Begin MATERIAL FOR THIS EXERCISE

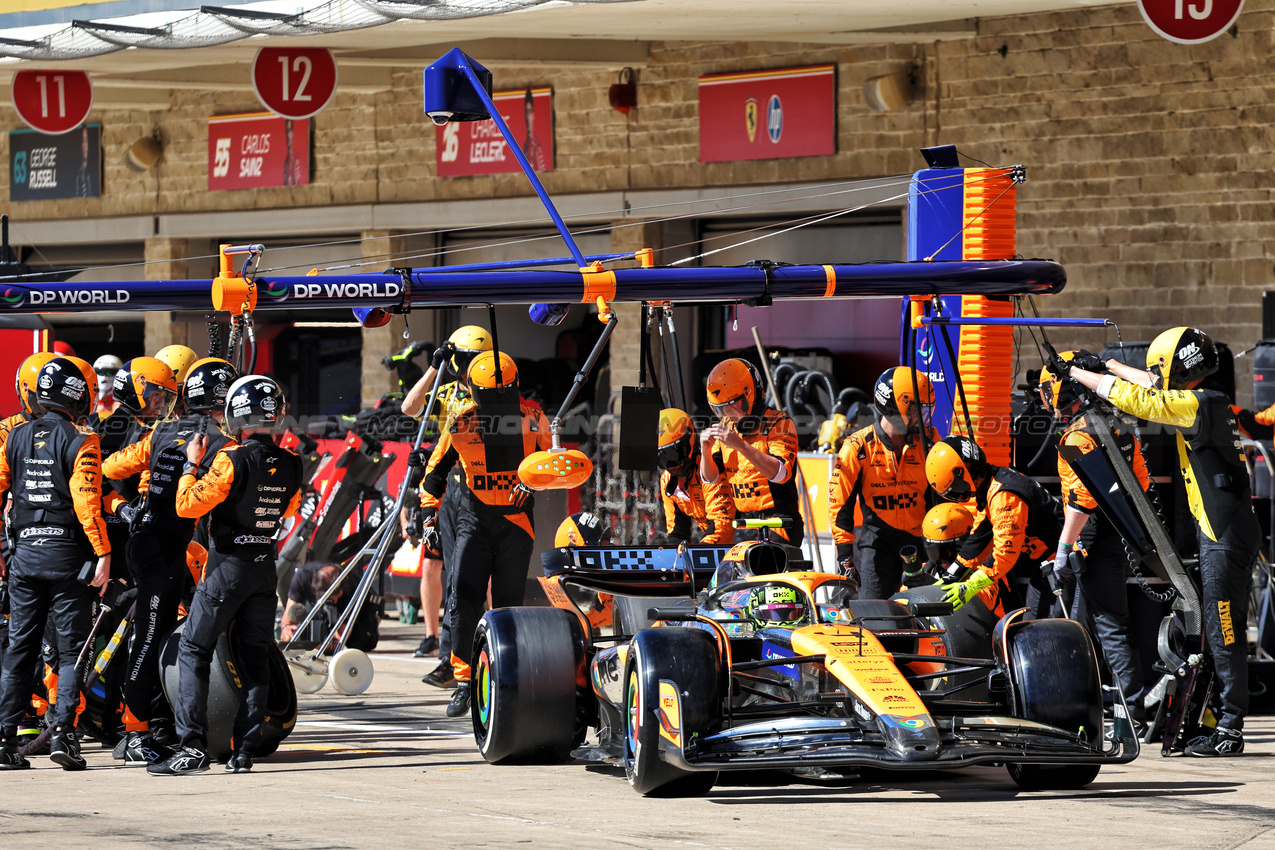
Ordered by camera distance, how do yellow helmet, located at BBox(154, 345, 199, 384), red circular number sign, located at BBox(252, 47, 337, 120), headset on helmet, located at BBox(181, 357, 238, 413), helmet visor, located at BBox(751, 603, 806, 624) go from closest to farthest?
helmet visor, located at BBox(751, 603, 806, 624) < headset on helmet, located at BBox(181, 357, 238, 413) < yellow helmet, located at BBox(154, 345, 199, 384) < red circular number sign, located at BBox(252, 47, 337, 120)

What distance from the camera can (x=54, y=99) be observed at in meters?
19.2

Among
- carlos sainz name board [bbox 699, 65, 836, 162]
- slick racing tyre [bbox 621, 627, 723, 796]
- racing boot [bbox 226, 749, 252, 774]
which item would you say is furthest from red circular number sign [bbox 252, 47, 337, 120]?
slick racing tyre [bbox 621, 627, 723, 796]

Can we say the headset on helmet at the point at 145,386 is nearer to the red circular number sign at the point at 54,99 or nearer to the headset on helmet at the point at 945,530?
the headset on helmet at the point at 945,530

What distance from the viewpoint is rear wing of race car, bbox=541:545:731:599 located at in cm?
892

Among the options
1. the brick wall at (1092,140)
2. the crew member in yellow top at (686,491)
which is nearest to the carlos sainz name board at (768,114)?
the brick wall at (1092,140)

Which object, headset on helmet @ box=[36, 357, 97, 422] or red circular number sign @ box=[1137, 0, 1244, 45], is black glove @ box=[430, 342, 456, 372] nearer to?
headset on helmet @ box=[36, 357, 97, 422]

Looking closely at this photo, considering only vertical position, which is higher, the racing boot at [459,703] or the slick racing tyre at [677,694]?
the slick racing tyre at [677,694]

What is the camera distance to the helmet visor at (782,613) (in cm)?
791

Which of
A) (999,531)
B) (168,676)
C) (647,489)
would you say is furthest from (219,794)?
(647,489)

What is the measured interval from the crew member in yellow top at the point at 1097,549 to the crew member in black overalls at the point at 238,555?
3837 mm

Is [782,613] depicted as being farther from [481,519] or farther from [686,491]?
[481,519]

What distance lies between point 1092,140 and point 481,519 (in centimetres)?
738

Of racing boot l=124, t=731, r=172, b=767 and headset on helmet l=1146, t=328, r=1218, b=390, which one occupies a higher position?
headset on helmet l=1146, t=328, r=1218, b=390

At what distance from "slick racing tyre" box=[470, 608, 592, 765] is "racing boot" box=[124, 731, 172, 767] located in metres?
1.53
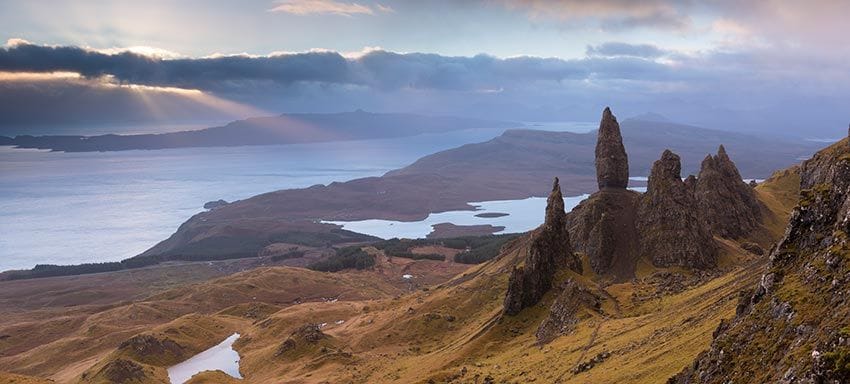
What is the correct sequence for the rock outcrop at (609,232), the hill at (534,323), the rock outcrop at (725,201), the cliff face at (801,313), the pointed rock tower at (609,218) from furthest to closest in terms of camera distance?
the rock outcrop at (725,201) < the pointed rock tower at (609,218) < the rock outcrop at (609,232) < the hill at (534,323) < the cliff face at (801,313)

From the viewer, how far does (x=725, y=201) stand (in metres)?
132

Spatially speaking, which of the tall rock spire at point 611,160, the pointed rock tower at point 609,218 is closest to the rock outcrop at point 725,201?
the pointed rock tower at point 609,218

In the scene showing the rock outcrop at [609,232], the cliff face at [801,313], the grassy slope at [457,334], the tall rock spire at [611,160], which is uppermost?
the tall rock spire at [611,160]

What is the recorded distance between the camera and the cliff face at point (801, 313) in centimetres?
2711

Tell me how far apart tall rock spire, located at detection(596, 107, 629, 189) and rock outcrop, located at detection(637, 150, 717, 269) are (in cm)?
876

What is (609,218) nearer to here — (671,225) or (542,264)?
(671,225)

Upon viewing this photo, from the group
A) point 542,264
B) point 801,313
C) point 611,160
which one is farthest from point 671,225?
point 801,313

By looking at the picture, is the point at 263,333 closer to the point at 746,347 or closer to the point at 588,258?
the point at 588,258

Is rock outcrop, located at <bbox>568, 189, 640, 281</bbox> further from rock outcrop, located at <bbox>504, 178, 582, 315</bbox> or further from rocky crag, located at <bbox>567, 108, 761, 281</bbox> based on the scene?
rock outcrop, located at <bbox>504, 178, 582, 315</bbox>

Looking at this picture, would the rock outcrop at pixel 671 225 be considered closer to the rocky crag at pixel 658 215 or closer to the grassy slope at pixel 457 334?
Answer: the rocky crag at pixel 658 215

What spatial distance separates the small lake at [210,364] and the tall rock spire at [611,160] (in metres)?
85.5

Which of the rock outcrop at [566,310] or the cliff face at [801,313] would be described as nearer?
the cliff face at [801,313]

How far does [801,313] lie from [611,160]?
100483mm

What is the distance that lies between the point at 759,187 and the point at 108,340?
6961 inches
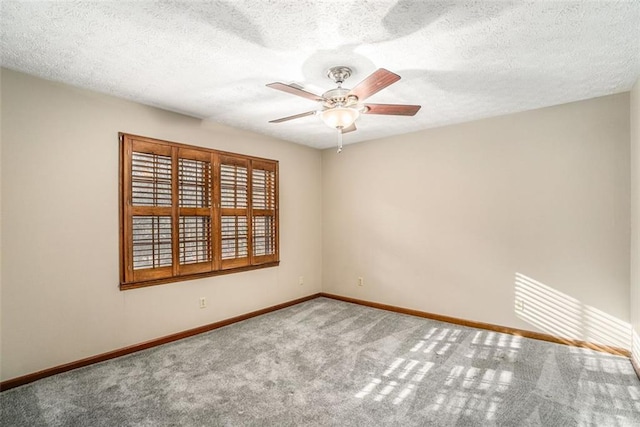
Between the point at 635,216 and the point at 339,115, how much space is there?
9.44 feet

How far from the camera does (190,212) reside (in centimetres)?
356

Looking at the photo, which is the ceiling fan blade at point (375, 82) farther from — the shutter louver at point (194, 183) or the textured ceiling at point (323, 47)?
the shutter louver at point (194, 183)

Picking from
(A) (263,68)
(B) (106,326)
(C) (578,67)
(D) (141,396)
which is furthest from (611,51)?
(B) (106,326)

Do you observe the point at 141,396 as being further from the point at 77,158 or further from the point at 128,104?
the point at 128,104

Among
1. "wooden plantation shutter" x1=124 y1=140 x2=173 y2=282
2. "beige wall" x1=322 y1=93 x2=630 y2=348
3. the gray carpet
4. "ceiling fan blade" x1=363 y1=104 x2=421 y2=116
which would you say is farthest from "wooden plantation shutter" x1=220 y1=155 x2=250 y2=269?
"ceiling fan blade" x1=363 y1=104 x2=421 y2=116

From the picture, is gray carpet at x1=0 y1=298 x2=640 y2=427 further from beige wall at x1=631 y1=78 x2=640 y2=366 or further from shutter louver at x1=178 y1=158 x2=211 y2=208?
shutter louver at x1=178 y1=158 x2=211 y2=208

End MATERIAL FOR THIS EXERCISE

Everything from the line with "From the picture, is" through the last line of the material above should be echoed exactly, and nothing else.

RESPONSE FOR THIS EXERCISE:
From the picture, is gray carpet at x1=0 y1=298 x2=640 y2=427 further from beige wall at x1=631 y1=78 x2=640 y2=366 or further from shutter louver at x1=178 y1=158 x2=211 y2=208?
shutter louver at x1=178 y1=158 x2=211 y2=208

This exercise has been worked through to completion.